▶ _THE PROBLEM_:
Reproduce each line of the material below verbatim, omitting the pictures from your answer.

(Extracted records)
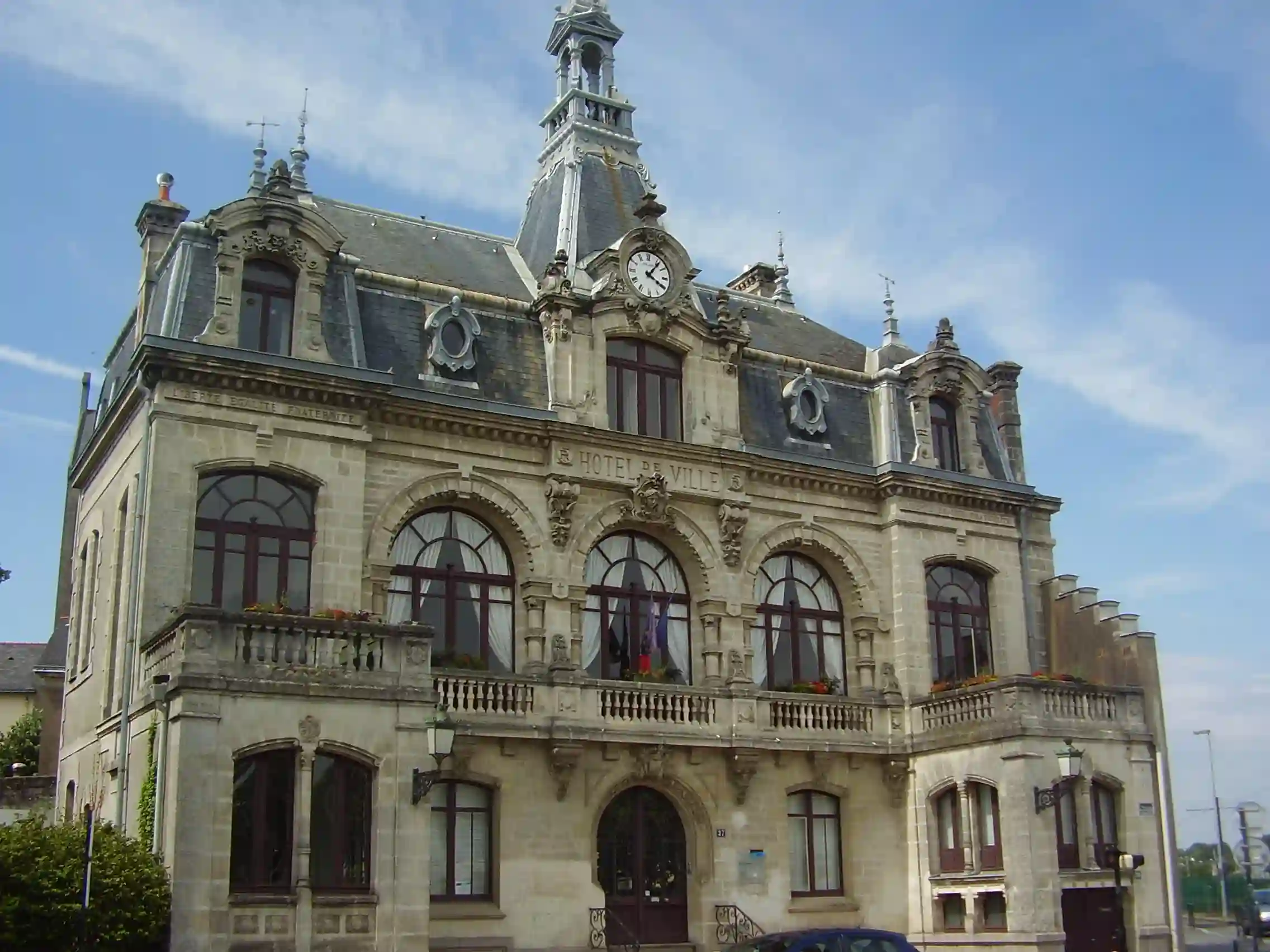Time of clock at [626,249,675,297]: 4:06
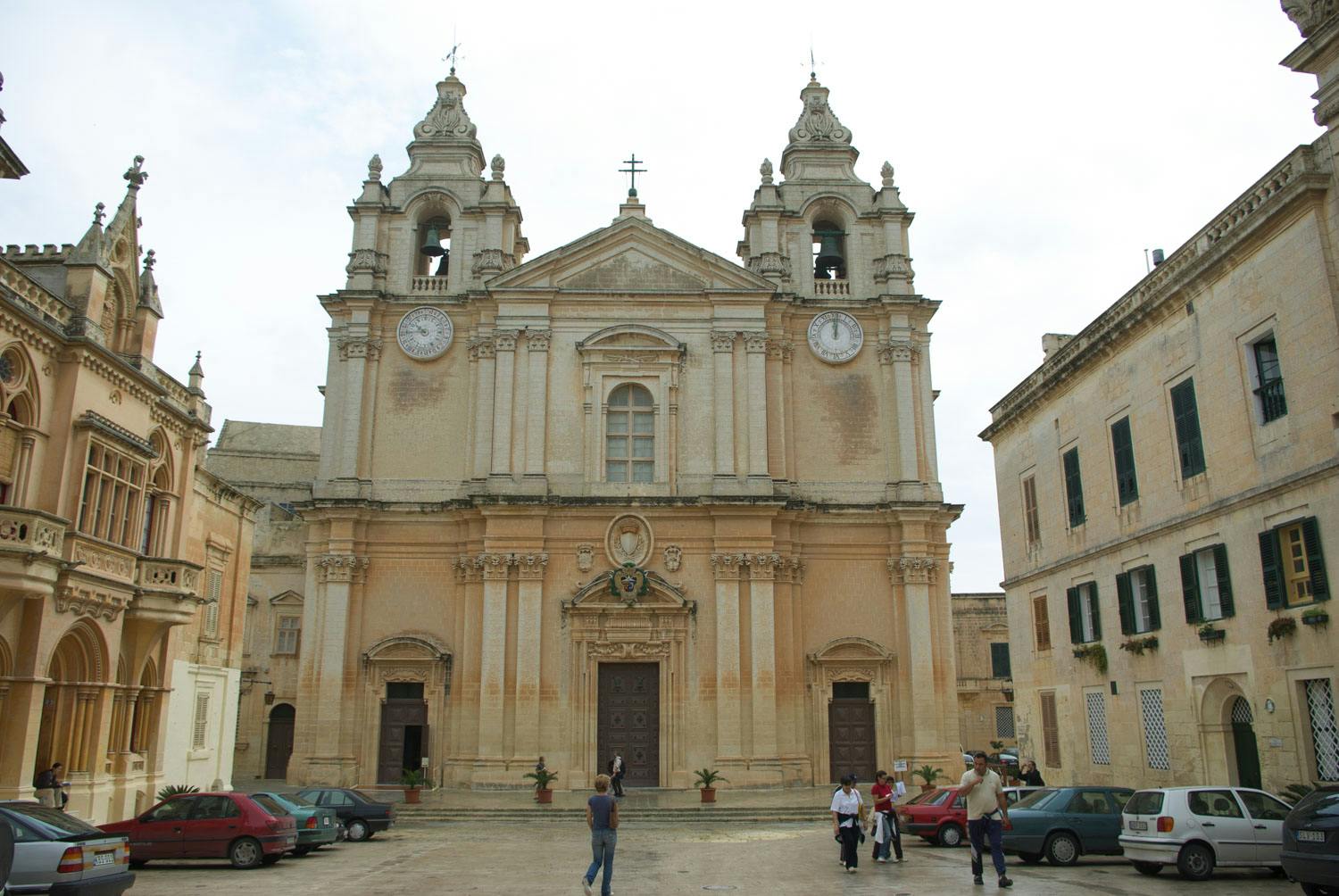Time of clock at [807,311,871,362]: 12:01
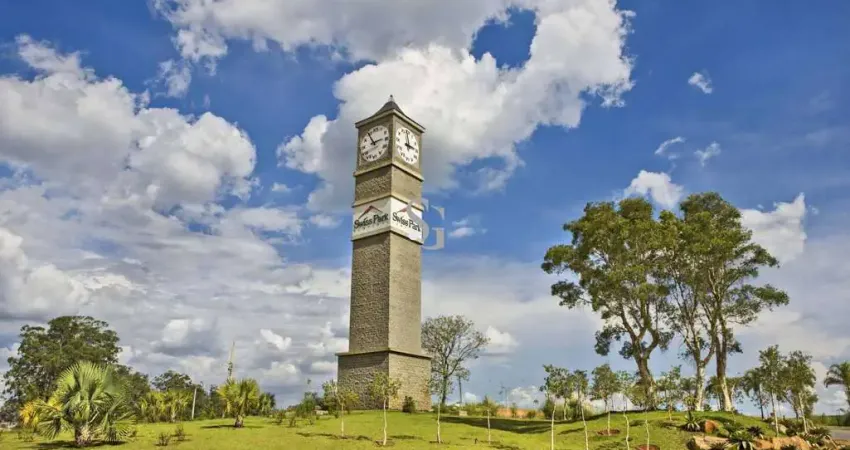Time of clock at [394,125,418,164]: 2:58
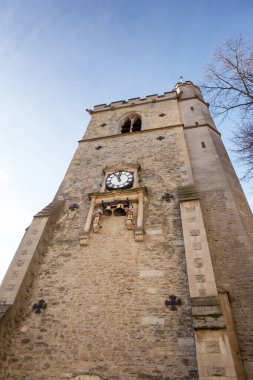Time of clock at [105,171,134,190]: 11:55
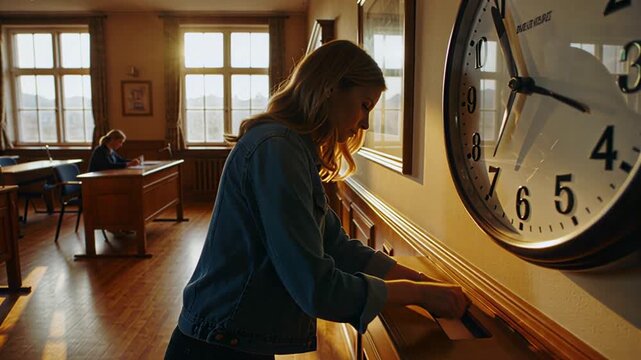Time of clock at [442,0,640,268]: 11:18
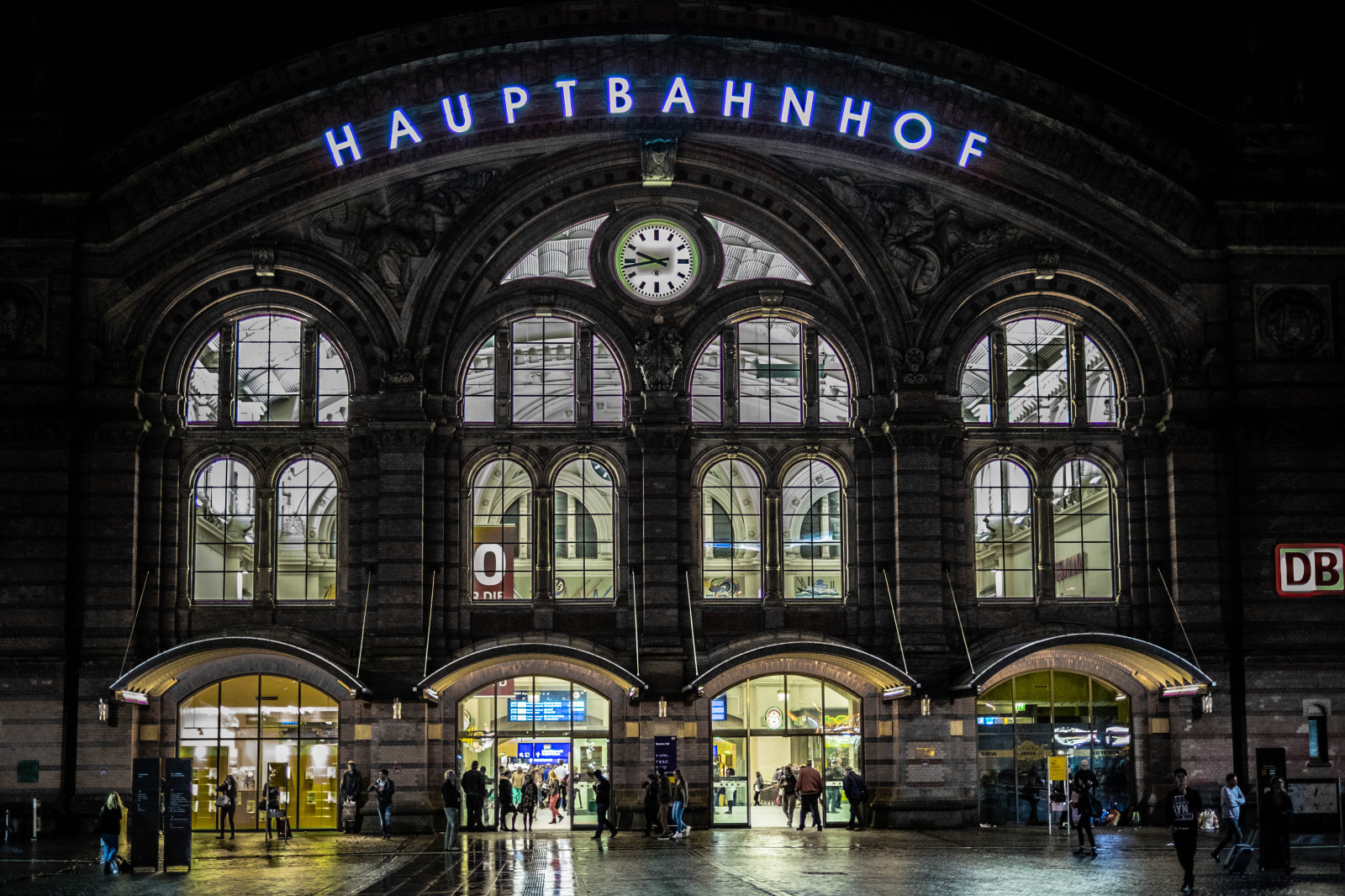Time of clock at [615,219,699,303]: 9:43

▶ _WRITTEN RESPONSE_:
Time of clock at [626,249,675,297]: 4:06
Time of clock at [807,311,871,362]: 12:01
Time of clock at [394,125,418,164]: 2:58
Time of clock at [105,171,134,190]: 11:55
Time of clock at [442,0,640,268]: 11:18
Time of clock at [615,219,699,303]: 9:43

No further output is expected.